13th March 2010
Magic Mirror, written I think in 1982 and published in 1983, was my first commercial computer program. It was a text-only adventure game for the Commodore VIC-20 with 8 Kb expansion. (Not 16 Kb, as incorrectly printed on the tape. I only just noticed this mistake, 27 years after it was published.)
This was back in the heady days of cottage-industry software sold by mail-order adverts in the back pages of magazines. Things were so informal that when I wrote to Terminal Software to order a copy of their Skramble [local backup], I mentioned in passing that I had an adventure game for the VIC-20, and would they like to see it? They did.
It had 38 locations and 45 objects, and very much the flavour of a Scott Adams game -- borrowing the Magic Mirror itself and other elements such as the chasm that has to be jumped from Adventureland. It began in a house, proceeded outside to a garden, containing a pond which you could swim down through into a cave. Looking back on this and other games, it's interesting to see how many conventions I unconsciously adopted from Scott Adams - things that I didn't even recognise as being stylised until years later when I played very different games such as the original Crowther/Woods Adventure.
Unlike most of the games that followed, this had a ``save game'' facility, implemented by writing lots of randomly-named flag variables to a serial file. Amazingly, Nosferatu and The Causes of Chaos both lacked this.
Magic Mirror sold reasonably well - about a thousand copies, I think -- despite the appalling artwork they provided for the tape inlay! In the wake of this, I was asked to do a Spectrum port, which I should have knuckled down and done -- the sales would have been much greater than for the VIC version -- but I couldn't get motivated about it. In fact, I never got very beyond writing the screen designer which I intended to use to build the loading-screen. So Mirror was only ever released for the VIC.
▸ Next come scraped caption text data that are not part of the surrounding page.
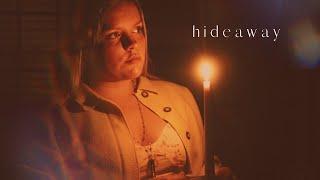 Hideaway - Cassidy Louis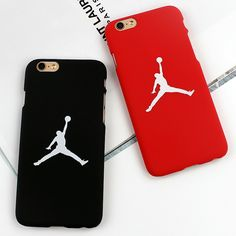 Flying Man Michael Jordan Matte PC Hard Case For iphone 7 7 Plus 5 5s SE Back Cover for iPhone 6 6s 7 Plus Cases Fundas Capa     Tag a friend who would love this!     FREE Shipping Worldwide     {Get it here ---> http://swixelectronics.com/product/flying-man-michael-jordan-matte-pc-hard-case-for-iphone-7-7-plus-5-5s-se-back-cover-for-iphone-6-6s-7-plus-cases-fundas-capa/ | Buy one here---> WWW.swixelectronics.com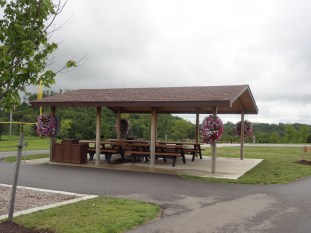 picnic pavilion (with hangng flower baskets!)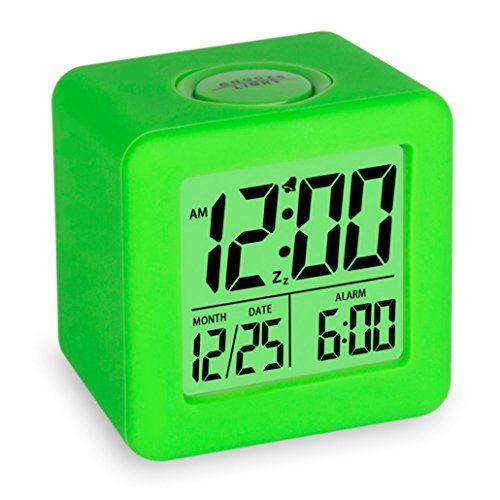 Plumeet Easy Setting Digital Travel Alarm Clock With Snoo Travel Alarm Clock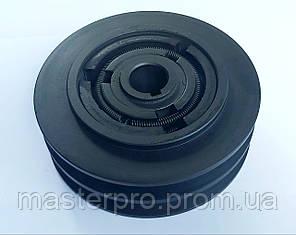 Центробежное сцепление на вал 22mm  диаметр 148mm 2 ручья А, фото 2
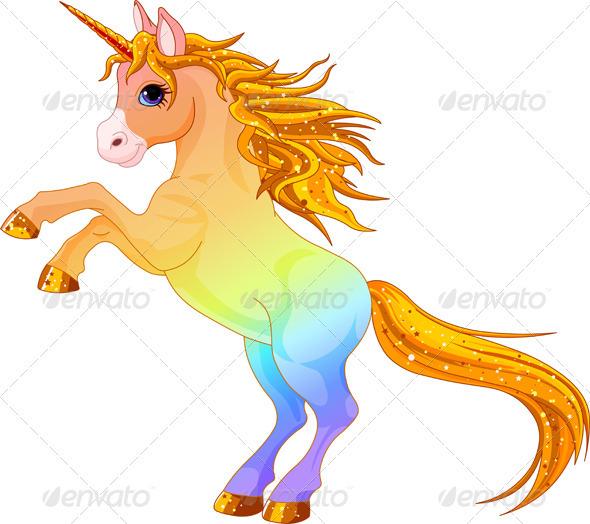 Rainbow colored unicorn  - Animals Characters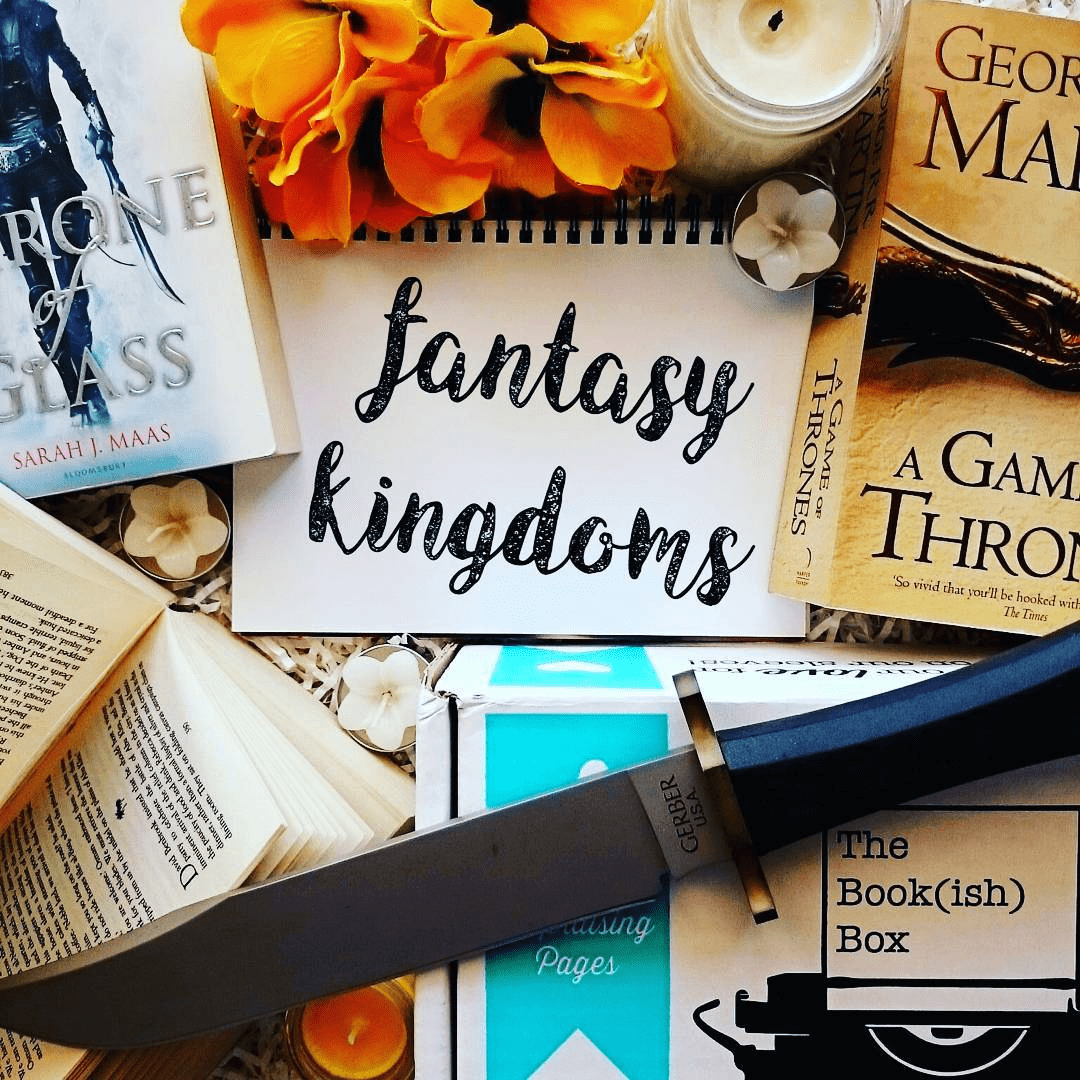 The Bookish Box June 2017 Spoilers #2 & Coupon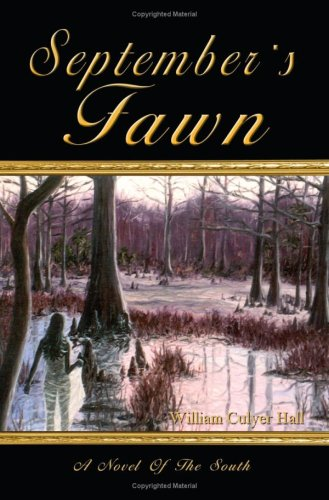 September's Fawn: A Novel of the South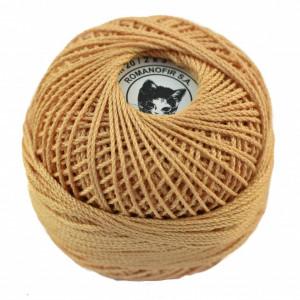 Fir de tricotat sau crosetat - Fire Bumbac 100% ANGELICA ROMANOFIR BOBINA BEJ 1319
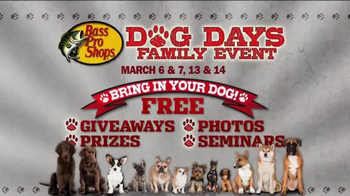Bass Pro Shops Dog Days Family Event and Sale TV Spot, 'Power Pros' - Thumbnail 7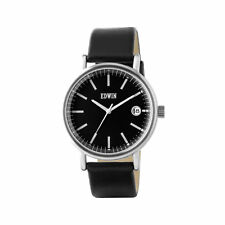 Edwin EPIC Men's 3 Hand-Date Watch, Stainless Steel Case with Black Leather Band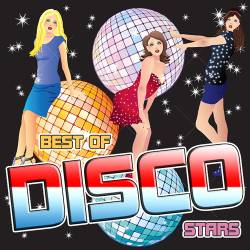Best Of Disco Stars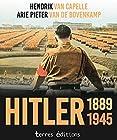 Hitler - Un tyran en images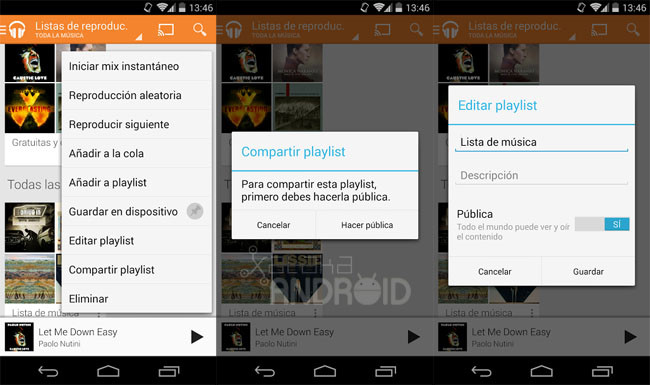 Google Play Music 5.5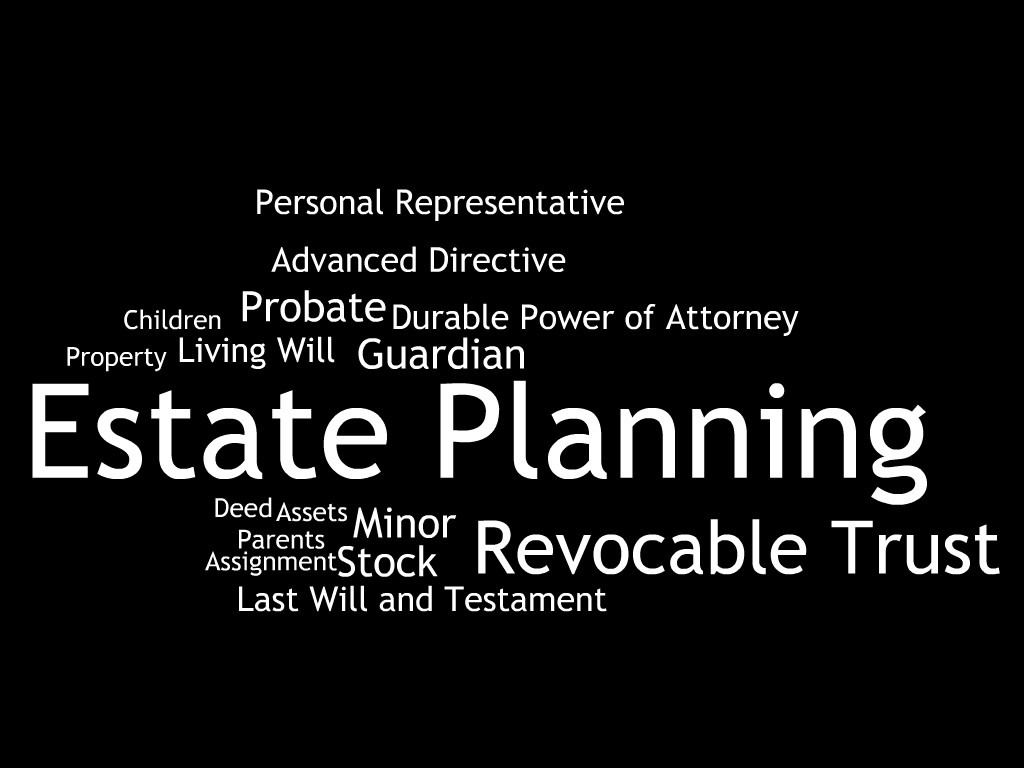 Oklahoma Estate Planning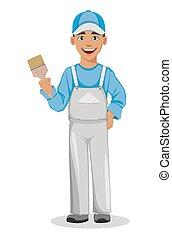 Painter man. Decorator cartoon character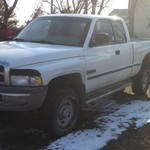 99 dodge Cummins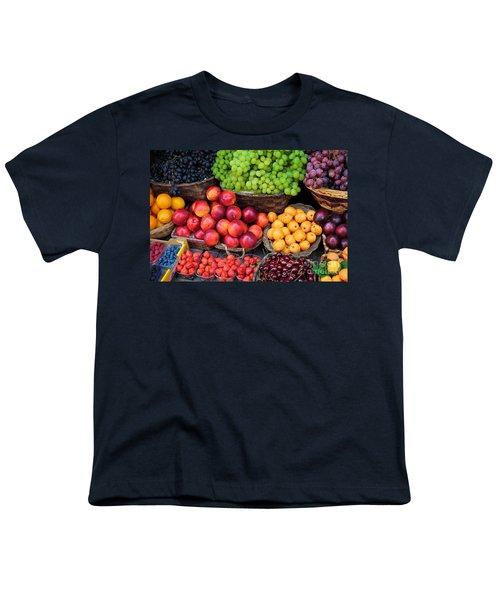 Tuscan Fruit Youth T-Shirt by Inge Johnsson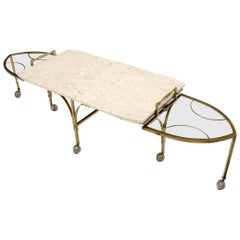 Mid-Century Modern Brass Base on Wheels Travertine Top Expandable Coffee Table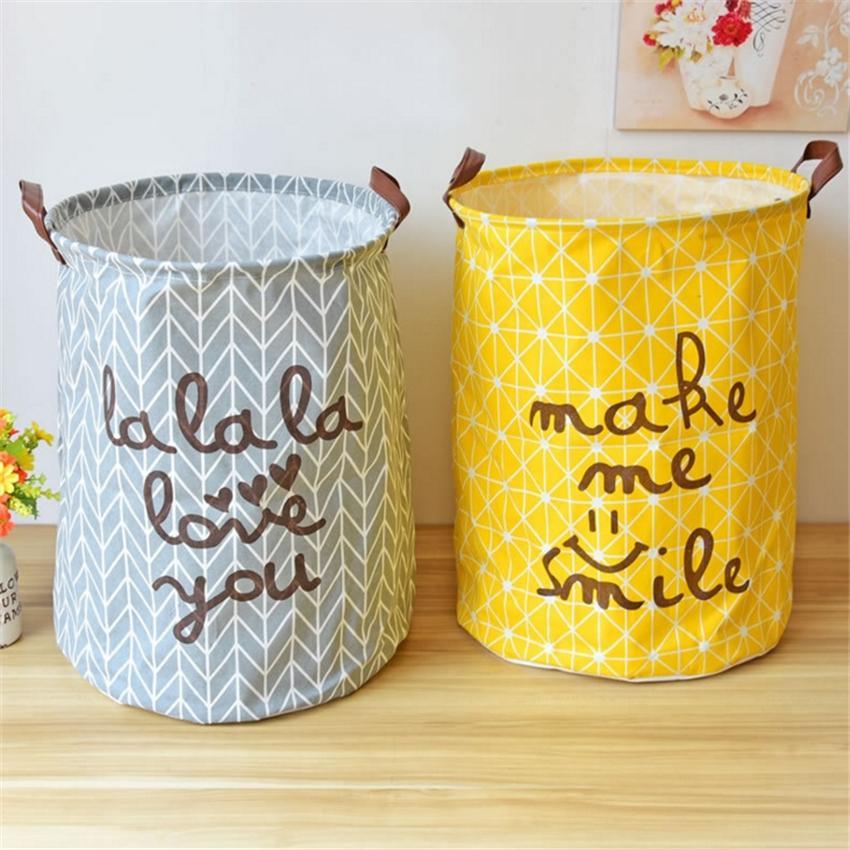 Large Laundry Basket 40*50cm Baby Laundry Baskets Eco-Friendly Picnic Basket Free Shipping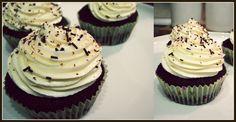 Yummy Philadelphia cupcakes II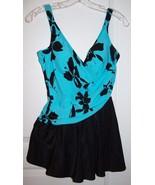 BRAND NEW Miraclesuit AURORA~12~Black/Turquoise~Swimdress~One Piece Swim... - $118.79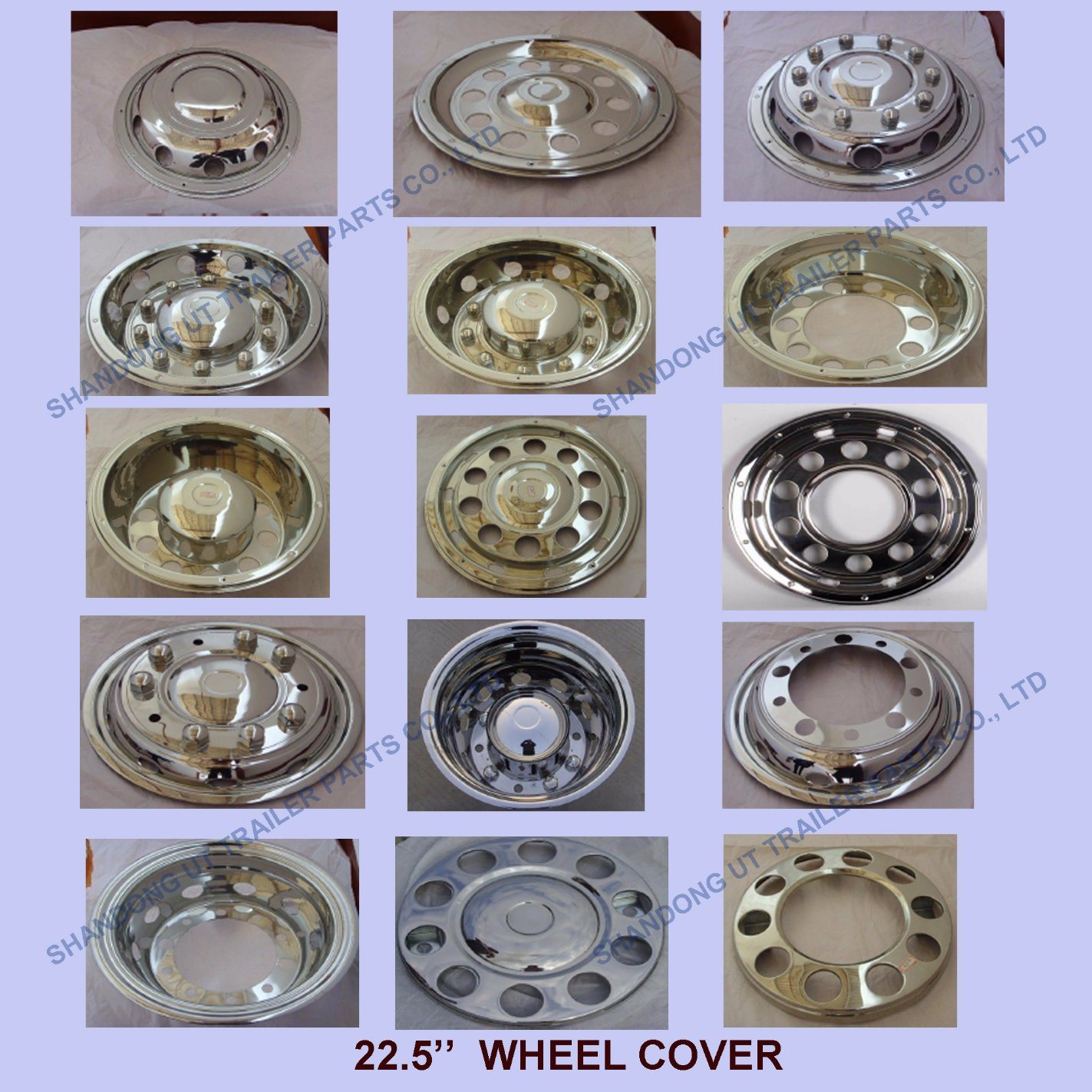 Factory Manufacturer Parts Polishing Wheel Cover In 22 5 Inch 10 Holes Factory Manufacturer Ibuyautoparts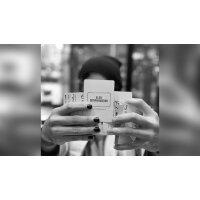 ELNoEmprendedor Playing Cards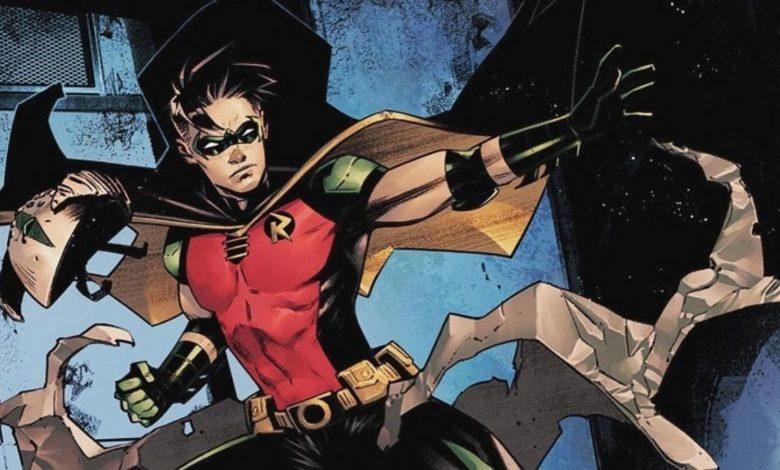 Robin sale del clóset en el último cómic de Batman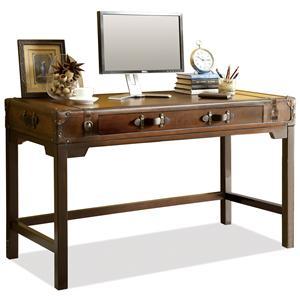 Riverside Furniture Latitudes Suitcase Writing Desk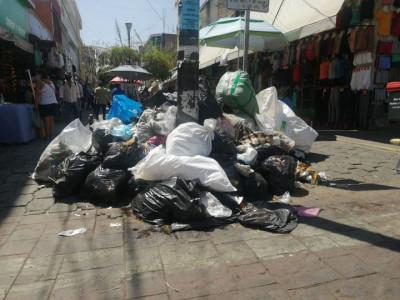 Un llamado de atención a los habitantes de Tehuacán / Martín Barrios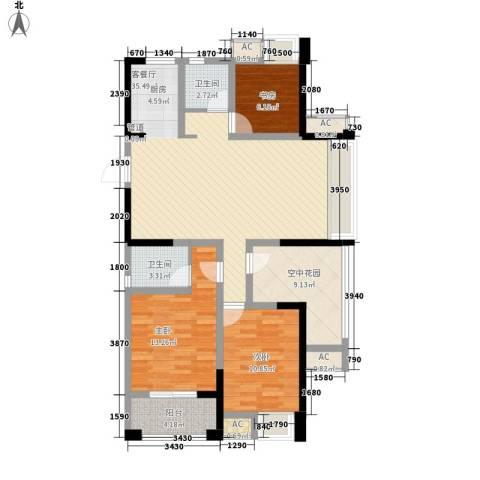 永宁雅苑3室1厅2卫0厨103.49㎡户型图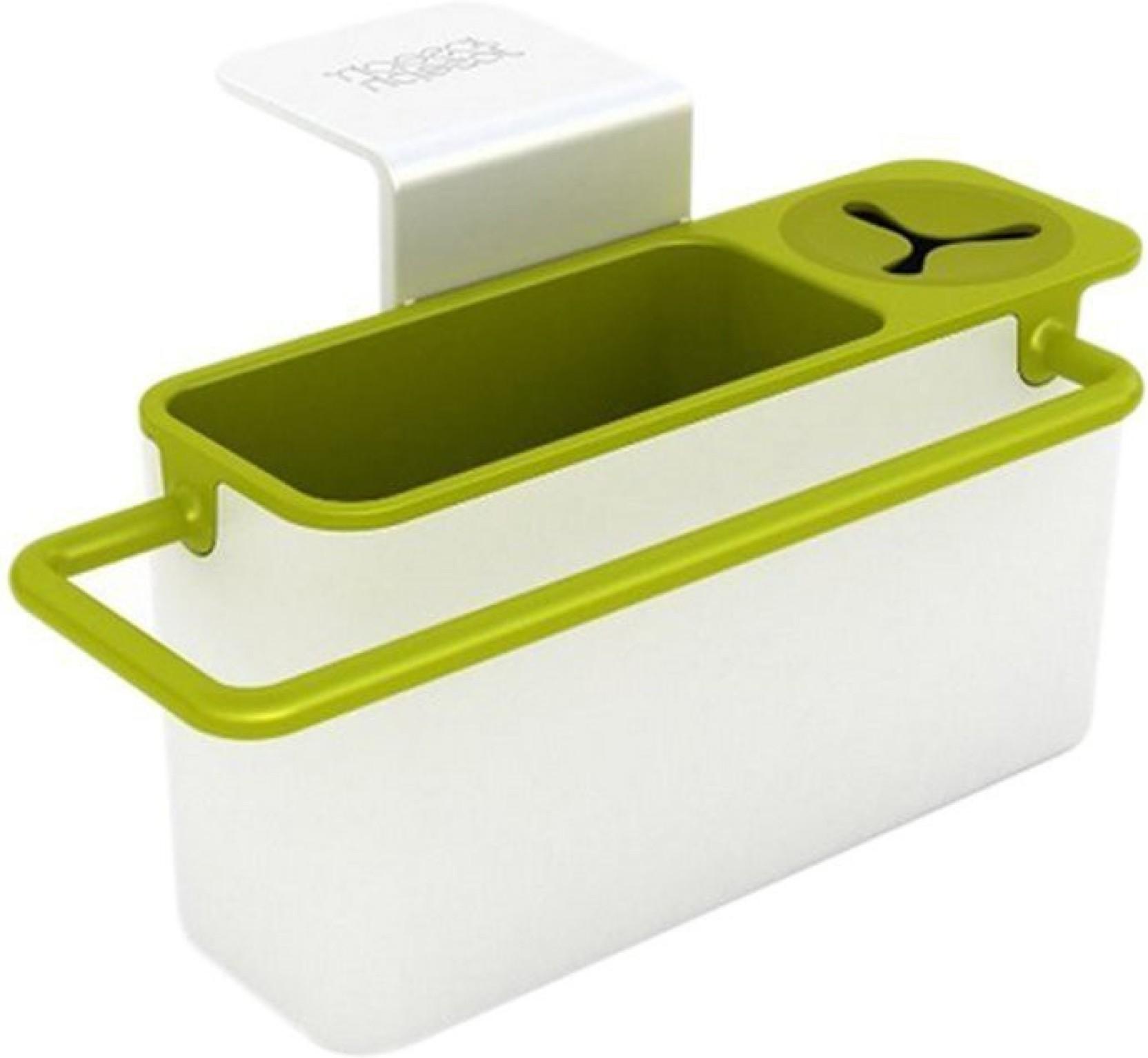 Washing Tools Holder Kitchen Sink Sponge Brush Organizer Rust Proof Durable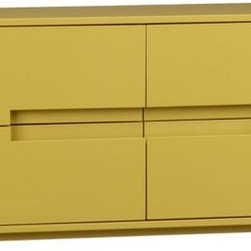 Latitude Grellow Low Dresser - This high-gloss dresser would be great as a sideboard or even a console table behind a sofa.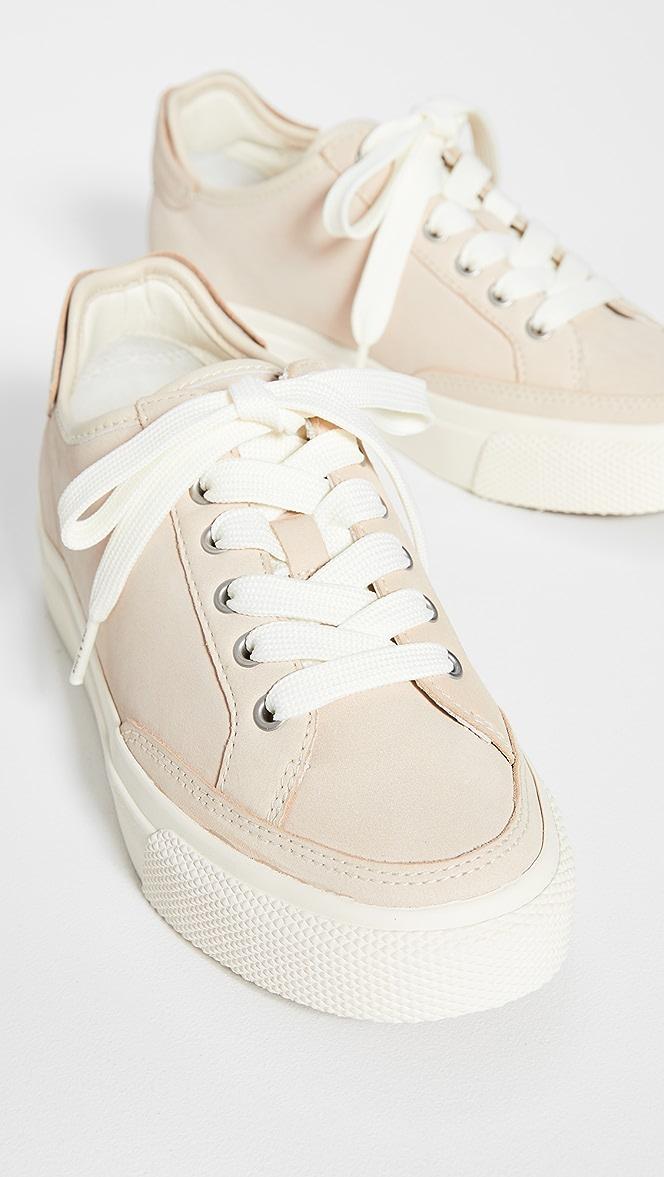Rag \u0026 Bone RB Army Low Sneakers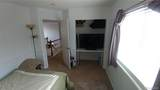 21396 40th Place - Photo 17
Here's what I have available:
Michael Lambert's comment in 2009:
What I love about the game is the isolation it conjures up. It reminds me of Journey to the Centre of the Earth, where Arnie Saccnuson journeyed alone into the vast underground caverns. There was something eerie about floating in a small hide canoe on the vast subterranean lake inside a huge rock cavern with nothing but a torch to light the way.